# Texto seleccionado

- - - - - - -

Por eso ahora que le celebramos -sus lectores- el cumpleaños que no fue, el que ya nunca será, tiene más sentido que nunca que hablen por ella, como piezas sueltas de su hilo mágico, las voces que no son las de sus viejos fantasmas sino las de otras mujeres que la entendieron, la leyeron y la admiraron. De Chantal Maillard a Cristina Peri Rossi pasando por Raquel Lanseros. Hembras de todo el planeta llorándola. Agradeciéndole. Salvándose con ella, quizá -y sobre todo- porque ella no pudo.
De ahí esta obra titulada Alejandra Pizarnik y sus múltiples voces (Huso), una selección y edición de Mayda Bustamante, donde 85 escritoras de 15 países -España, Argentina, Chile, Cuba, Uruguay, Perú, México, Polonia, Bulgaria, Australia, Marruecos, Francia, Rumanía, Italia e Israel- abrazan a la escritora con textos ensayísticos, con narraciones y poesía. La pieza es, cuanto menos, emocionante.
Las amigas lejanas
"Volé esta madrugada / más alto que ninguna otra vez", le escribe Maillard. "Cada noche, en la duració de un grito / viene una sombra nueva. / Cada noche, en la duración de un grito, / un alma acude a mí. / La acojo. / En el grito. / Ella no dura. Sólo se abre. / Y hay que entrar. Suavizar. No hay que recordar. / Tan sólo entrar. / Respirando. / Escribir luego / para reforzar / los frágiles puentes / los conductos sutiles / con temor / de que se borren / en el espacio leve / entre lo presentido y lo sentido".

- - - - - - -

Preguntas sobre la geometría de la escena
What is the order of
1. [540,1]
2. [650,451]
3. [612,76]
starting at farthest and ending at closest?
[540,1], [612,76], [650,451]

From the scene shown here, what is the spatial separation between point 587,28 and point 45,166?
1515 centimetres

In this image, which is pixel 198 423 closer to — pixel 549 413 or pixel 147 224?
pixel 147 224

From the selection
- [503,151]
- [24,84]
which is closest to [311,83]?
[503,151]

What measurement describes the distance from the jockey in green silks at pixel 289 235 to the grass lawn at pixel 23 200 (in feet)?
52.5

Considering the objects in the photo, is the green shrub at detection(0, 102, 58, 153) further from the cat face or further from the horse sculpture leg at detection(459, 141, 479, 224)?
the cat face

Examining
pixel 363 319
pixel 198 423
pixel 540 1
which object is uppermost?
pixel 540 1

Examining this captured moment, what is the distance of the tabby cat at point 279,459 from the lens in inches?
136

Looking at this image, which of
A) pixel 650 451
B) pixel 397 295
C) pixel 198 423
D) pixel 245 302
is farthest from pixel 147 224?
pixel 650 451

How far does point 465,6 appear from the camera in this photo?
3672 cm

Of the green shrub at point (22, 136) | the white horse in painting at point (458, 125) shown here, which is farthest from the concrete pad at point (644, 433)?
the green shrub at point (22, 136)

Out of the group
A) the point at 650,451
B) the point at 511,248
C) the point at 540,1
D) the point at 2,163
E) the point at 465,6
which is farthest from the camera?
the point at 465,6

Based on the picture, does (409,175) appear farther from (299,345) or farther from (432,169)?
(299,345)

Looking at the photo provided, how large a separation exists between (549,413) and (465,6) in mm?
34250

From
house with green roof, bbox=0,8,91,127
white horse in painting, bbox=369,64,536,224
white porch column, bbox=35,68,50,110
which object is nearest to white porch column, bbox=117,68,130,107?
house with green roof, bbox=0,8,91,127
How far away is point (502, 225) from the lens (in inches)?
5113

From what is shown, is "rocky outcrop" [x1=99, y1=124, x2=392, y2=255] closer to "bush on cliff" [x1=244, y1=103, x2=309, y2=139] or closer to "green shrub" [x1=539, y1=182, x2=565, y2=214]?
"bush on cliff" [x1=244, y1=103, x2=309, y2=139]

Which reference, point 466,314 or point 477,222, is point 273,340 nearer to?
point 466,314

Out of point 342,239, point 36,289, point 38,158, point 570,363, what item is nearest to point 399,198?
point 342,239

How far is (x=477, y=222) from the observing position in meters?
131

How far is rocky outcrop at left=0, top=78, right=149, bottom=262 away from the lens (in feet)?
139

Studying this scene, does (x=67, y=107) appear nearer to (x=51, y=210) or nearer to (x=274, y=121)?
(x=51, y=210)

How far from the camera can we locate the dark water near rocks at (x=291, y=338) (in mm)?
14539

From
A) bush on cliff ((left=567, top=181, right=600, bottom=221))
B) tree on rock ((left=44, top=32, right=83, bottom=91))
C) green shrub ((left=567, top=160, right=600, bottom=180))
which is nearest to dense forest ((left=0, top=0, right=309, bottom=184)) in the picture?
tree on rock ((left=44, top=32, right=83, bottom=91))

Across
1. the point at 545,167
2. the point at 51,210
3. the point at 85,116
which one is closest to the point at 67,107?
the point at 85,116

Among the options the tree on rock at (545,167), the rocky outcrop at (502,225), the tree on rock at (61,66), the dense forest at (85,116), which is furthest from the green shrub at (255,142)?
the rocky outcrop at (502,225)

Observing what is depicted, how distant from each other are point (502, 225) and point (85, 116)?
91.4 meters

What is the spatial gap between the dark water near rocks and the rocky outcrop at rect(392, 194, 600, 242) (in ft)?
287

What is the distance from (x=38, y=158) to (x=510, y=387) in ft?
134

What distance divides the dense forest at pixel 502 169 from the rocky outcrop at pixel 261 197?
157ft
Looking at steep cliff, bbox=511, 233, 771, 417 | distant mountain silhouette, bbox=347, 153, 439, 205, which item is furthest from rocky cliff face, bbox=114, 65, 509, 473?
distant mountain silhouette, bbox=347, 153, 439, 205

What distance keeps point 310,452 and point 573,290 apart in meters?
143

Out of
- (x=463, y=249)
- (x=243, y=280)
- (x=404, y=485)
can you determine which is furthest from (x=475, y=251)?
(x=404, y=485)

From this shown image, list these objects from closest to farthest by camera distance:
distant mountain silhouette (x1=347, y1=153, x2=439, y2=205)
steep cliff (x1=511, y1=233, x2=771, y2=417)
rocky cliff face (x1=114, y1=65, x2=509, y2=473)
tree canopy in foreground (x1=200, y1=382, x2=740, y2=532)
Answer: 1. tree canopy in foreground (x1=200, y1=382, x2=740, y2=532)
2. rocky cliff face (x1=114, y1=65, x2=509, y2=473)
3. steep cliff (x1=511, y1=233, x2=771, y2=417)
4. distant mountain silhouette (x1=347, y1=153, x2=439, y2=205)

- - - - - - -

# Tareas por realizar
**A.** En el texto sobre Pizarnik, ¿qué escritoras aparecen en el primer párrafo como voces que hablan por ella? Enuméralas.
**B.** Prosigue el texto sobre Pizarnik a partir de la cita de Maillard con la que termina.

# Respuestas en orden
**A.** Chantal Maillard, Cristina Peri Rossi y Raquel Lanseros.

**B.**
Será que Alejandra es la amiga de todas. La que nombró nuestras cosas con sus nombres esenciales. Como le dedica Pilar Blanco: "Salí a buscarte y me encontré con la noche. Bajo la nieve antigua, bajo el ángel y los pájaros había sólo noche. Y la niña 'que habita con frenesí la luna' (...) La noche ha caído sobre nosotras, Alejandra. Tus palabras desvalidas son el cuchillo que se vuelve contra quien porta como un estigma, como una maldición la mano y la escritura (...) Quien ha perdido todo cierra su mano y atesora el dolor. Quien nació jaula solo sabe de huidas".
O, quizá, como le canta la Peri Rossi en su poema Alejandra entre las lilas: "Quizás fuera el nombre / dulce de Alejandra / o esas lilas de los muros / soplando en la noche densa / o fuera / la nocturna cacería / de palabras deslizándose / en el vidrio / que te precipitó a la muerte / en la solitaria / duración de un grito / a medianoche / cómplice de nombres oscuros / impronunciables". Y continúa en el desamparo: "¿Cómo fue que aquella noche / no acudieron las palabras? / ¿Cómo fuiste desterrada, desasistida / dónde estaban los lilas cenicientos / de los parques / dó las enredaderas de los muros / dónde las damas púrpuras y misteriosas / dónde tu padre y tu madre?".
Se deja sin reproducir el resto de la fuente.